◆ Supplied entries:
+ + + + + + +

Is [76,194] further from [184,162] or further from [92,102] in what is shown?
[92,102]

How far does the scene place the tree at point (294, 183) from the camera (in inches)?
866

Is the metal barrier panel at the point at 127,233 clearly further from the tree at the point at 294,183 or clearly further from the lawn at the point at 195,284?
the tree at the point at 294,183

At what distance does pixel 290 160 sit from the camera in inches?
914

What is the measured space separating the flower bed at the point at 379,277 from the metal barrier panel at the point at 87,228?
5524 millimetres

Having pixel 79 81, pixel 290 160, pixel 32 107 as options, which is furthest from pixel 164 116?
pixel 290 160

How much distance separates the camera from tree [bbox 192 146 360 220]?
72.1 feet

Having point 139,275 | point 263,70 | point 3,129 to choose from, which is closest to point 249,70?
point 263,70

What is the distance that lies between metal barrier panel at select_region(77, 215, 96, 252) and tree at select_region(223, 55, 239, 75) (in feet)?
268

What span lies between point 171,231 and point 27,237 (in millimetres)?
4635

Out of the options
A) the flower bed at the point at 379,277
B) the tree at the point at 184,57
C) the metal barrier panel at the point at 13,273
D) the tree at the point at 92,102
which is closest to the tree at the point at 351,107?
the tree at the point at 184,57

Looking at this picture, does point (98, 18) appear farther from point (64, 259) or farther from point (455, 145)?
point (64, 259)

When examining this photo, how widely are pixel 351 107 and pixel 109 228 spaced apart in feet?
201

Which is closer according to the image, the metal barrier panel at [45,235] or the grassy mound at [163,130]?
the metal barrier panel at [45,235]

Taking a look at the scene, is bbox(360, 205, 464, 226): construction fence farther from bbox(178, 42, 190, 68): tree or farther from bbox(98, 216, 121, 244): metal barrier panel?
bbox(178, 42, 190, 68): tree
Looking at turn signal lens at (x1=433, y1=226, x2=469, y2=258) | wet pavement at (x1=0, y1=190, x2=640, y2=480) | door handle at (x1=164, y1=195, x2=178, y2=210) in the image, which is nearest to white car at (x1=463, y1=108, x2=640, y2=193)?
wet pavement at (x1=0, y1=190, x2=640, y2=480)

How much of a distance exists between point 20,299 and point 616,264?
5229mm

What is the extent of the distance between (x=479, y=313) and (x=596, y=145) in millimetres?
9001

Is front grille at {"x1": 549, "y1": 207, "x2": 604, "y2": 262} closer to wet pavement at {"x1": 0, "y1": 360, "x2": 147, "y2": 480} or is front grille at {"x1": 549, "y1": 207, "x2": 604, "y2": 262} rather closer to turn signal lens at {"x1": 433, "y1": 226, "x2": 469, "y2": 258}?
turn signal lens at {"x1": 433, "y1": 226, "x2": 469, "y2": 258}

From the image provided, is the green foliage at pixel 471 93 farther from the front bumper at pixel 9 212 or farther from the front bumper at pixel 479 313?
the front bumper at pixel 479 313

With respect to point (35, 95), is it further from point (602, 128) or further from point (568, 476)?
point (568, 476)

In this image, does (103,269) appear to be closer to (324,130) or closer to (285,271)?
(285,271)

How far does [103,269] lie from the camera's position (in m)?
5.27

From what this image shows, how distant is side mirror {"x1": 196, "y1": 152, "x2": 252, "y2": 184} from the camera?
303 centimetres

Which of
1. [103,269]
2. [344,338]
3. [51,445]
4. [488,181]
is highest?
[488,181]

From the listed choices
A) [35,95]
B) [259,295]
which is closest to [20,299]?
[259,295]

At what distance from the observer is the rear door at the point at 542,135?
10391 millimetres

+ + + + + + +

Copy every one of the records above word for word, without changing anything.

Is [76,194] further from [184,162] or further from [92,102] in what is shown?
[92,102]

How far does the scene place the tree at point (294, 183) from the camera (in inches)?
866

Is the metal barrier panel at the point at 127,233 clearly further from the tree at the point at 294,183 or clearly further from the lawn at the point at 195,284?
the tree at the point at 294,183

At what distance does pixel 290 160 sit from the camera in inches?
914

What is the measured space separating the flower bed at the point at 379,277 from the metal barrier panel at the point at 87,228?
5524 millimetres

Having pixel 79 81, pixel 290 160, pixel 32 107 as options, which is furthest from pixel 164 116?
pixel 290 160

How much distance separates the camera from tree [bbox 192 146 360 220]?
72.1 feet

Having point 139,275 | point 263,70 | point 3,129 to choose from, which is closest to point 249,70?
point 263,70

What is the distance that lies between metal barrier panel at select_region(77, 215, 96, 252) and tree at select_region(223, 55, 239, 75) (in feet)?
268

What span lies between point 171,231 and point 27,237 (in millimetres)?
4635

Out of the options
A) the flower bed at the point at 379,277
B) the tree at the point at 184,57
C) the metal barrier panel at the point at 13,273
D) the tree at the point at 92,102
which is closest to the tree at the point at 351,107?
the tree at the point at 184,57

Looking at this picture, does point (98, 18) appear farther from point (64, 259) or farther from point (455, 145)?
point (64, 259)

When examining this photo, how widely are pixel 351 107 and pixel 109 228 spaced apart in feet?
201

Which is closer according to the image, the metal barrier panel at [45,235] or the grassy mound at [163,130]?
the metal barrier panel at [45,235]

Taking a look at the scene, is bbox(360, 205, 464, 226): construction fence farther from bbox(178, 42, 190, 68): tree or farther from bbox(98, 216, 121, 244): metal barrier panel?
bbox(178, 42, 190, 68): tree
Looking at turn signal lens at (x1=433, y1=226, x2=469, y2=258) | wet pavement at (x1=0, y1=190, x2=640, y2=480) | door handle at (x1=164, y1=195, x2=178, y2=210) in the image, which is nearest to white car at (x1=463, y1=108, x2=640, y2=193)?
wet pavement at (x1=0, y1=190, x2=640, y2=480)

How much of a distance exists between point 20,299 and point 616,264?
5229mm

What is the extent of the distance between (x=479, y=313) and (x=596, y=145) in millimetres?
9001

Is front grille at {"x1": 549, "y1": 207, "x2": 604, "y2": 262} closer to wet pavement at {"x1": 0, "y1": 360, "x2": 147, "y2": 480} or is front grille at {"x1": 549, "y1": 207, "x2": 604, "y2": 262} rather closer to turn signal lens at {"x1": 433, "y1": 226, "x2": 469, "y2": 258}?
turn signal lens at {"x1": 433, "y1": 226, "x2": 469, "y2": 258}

From the image provided, is the green foliage at pixel 471 93 farther from the front bumper at pixel 9 212 or farther from the front bumper at pixel 479 313?
the front bumper at pixel 479 313

With respect to point (35, 95), is it further from point (602, 128) or further from point (568, 476)?
point (568, 476)

In this image, does (103,269) appear to be closer to (324,130) or closer to (285,271)?
(285,271)

How far does [103,269] lie from the camera's position (in m)?
5.27

From what this image shows, how distant is side mirror {"x1": 196, "y1": 152, "x2": 252, "y2": 184} from the camera?
303 centimetres

Which of
1. [103,269]
2. [344,338]
3. [51,445]
4. [488,181]
is highest?
[488,181]

From the listed choices
A) [35,95]
B) [259,295]
which is closest to [20,299]?
[259,295]

At what distance from the observer is the rear door at the point at 542,135?
10391 millimetres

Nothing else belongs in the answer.